---------- Available data

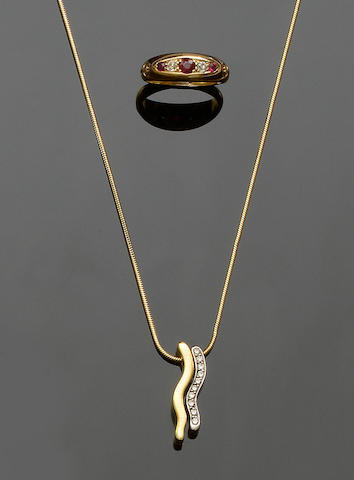 A diamond pendant necklace and a ruby and diamond ring (2)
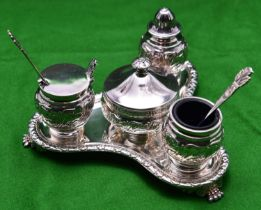 A decorative silver 4-piece condiment set. On a triangular stand raised on 3 feet with blue glass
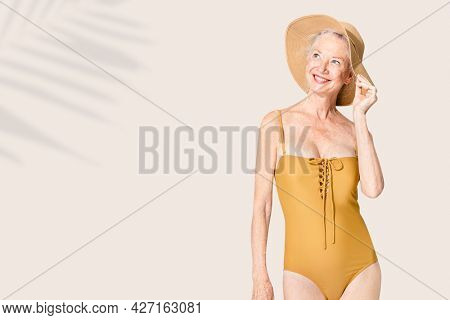 Senior woman in yellow swimsuit and sun hat summer fashion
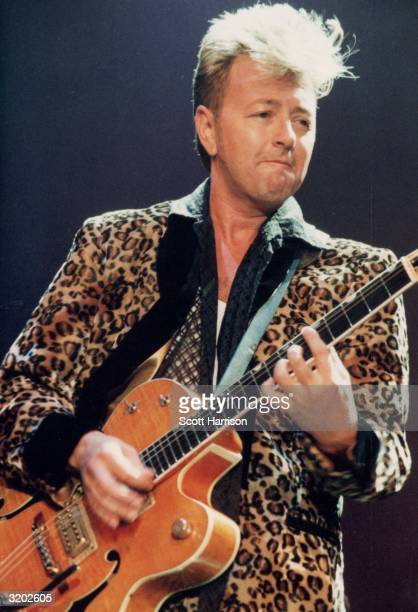 American rock guitarist Brian Setzer performs in a concert He wears a leopardskin print jacket and plays the electric guitar Setzer was formerly the...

--------------------

• [Exercise instructions] Output the data above in full. Skip every picture.

• [Result]
 A diamond pendant necklace and a ruby and diamond ring (2)
 A decorative silver 4-piece condiment set. On a triangular stand raised on 3 feet with blue glass
 Senior woman in yellow swimsuit and sun hat summer fashion
 American rock guitarist Brian Setzer performs in a concert He wears a leopardskin print jacket and plays the electric guitar Setzer was formerly the...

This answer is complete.